Star Trek Beyond starts with a joke. It’s not an action moment of much, but a low-quality CGI moment between Kirk and a new race. But I knew what I was getting into when I decided to go see this movie, which is low-quality action. From there, we have a touching moment between Kirk and Bones, a nice moment with Spock, and the film acknowledging the passing of Leonard Nimoy.
Of course, this is supposed to set up the emotional story arc of the film. Instead, it turns into a typical CGI-filled action flick that rotates more from one scene to the next. Watching this movie is like riding a roller coaster for hours! Of course, they have to cut to the Jason Born-inspired shaky camera extreme close-up fight scenes as everything rotates into the same movie tropes we have come to expect from the latest iteration of this franchise. And by that, I mean doing everything that has been done before, just with bigger special effects.
And of course, big surprise, since it’s been a few movies since they last blew up the Enterprise, it’s time to do it again.
The bad guy is the same bad guy we have seen before, bent on destroying worlds or people or whatever. Nothing new to see here, either.
The movie does have a few redeeming qualities, like Karl Urban’s portrayal of Dr. McCoy. The only one of the crew that seems to have any actual acting talent. Well, him and Sofia Boutella as Jaylah. I’m slowly becoming a fan of hers after Kingsman: The Secret Service and this. But Urban’s and Boutella’s performances aren’t enough to make up for a copy-and-paste script co-written by Simon Pegg. He clearly was heavily influenced by the paycheck, the studio, and what the previous Abrams-produced movies have done, and that is just to copy of previous Star Trek movies. It worked before, so we might as well keep doing it, right?

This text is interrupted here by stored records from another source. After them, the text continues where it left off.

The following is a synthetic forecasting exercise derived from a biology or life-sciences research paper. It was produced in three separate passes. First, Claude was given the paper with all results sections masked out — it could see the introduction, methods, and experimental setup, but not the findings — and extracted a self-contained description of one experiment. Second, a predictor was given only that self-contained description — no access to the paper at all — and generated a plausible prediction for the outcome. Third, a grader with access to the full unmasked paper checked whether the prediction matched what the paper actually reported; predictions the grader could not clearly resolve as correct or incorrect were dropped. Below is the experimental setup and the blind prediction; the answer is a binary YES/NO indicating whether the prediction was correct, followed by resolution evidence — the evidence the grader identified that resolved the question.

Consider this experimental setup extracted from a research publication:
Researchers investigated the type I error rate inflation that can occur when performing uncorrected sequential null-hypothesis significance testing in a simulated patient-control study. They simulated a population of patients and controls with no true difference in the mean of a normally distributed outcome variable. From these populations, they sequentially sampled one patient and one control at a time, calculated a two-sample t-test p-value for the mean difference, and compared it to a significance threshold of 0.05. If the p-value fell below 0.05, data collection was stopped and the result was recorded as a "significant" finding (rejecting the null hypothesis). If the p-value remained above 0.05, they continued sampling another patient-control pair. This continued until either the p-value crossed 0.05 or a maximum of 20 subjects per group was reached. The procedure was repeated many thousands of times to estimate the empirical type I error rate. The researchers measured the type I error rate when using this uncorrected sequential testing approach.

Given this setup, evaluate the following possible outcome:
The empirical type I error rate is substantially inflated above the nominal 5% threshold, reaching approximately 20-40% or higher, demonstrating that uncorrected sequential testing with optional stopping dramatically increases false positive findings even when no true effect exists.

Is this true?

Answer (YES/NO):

The movie jumps from one unbelievable action scene to the next and expects us to buy into the idea that a 100-year-old spaceship that crashed landed on a planet and was never meant to fly in an atmosphere can suddenly fly again. Yes, just like an airplane built in 1916 can keep up with a modern jetliner.
The movie eventually ends with — big surprise — a fight scene between Kirk and the bad guy, with Kirk winning. There’s your spoiler. Or was the Enterprise blowing up the spoiler? Oh, and the emotional arc set up at the beginning with Kirk and Spock… doesn’t really pay off.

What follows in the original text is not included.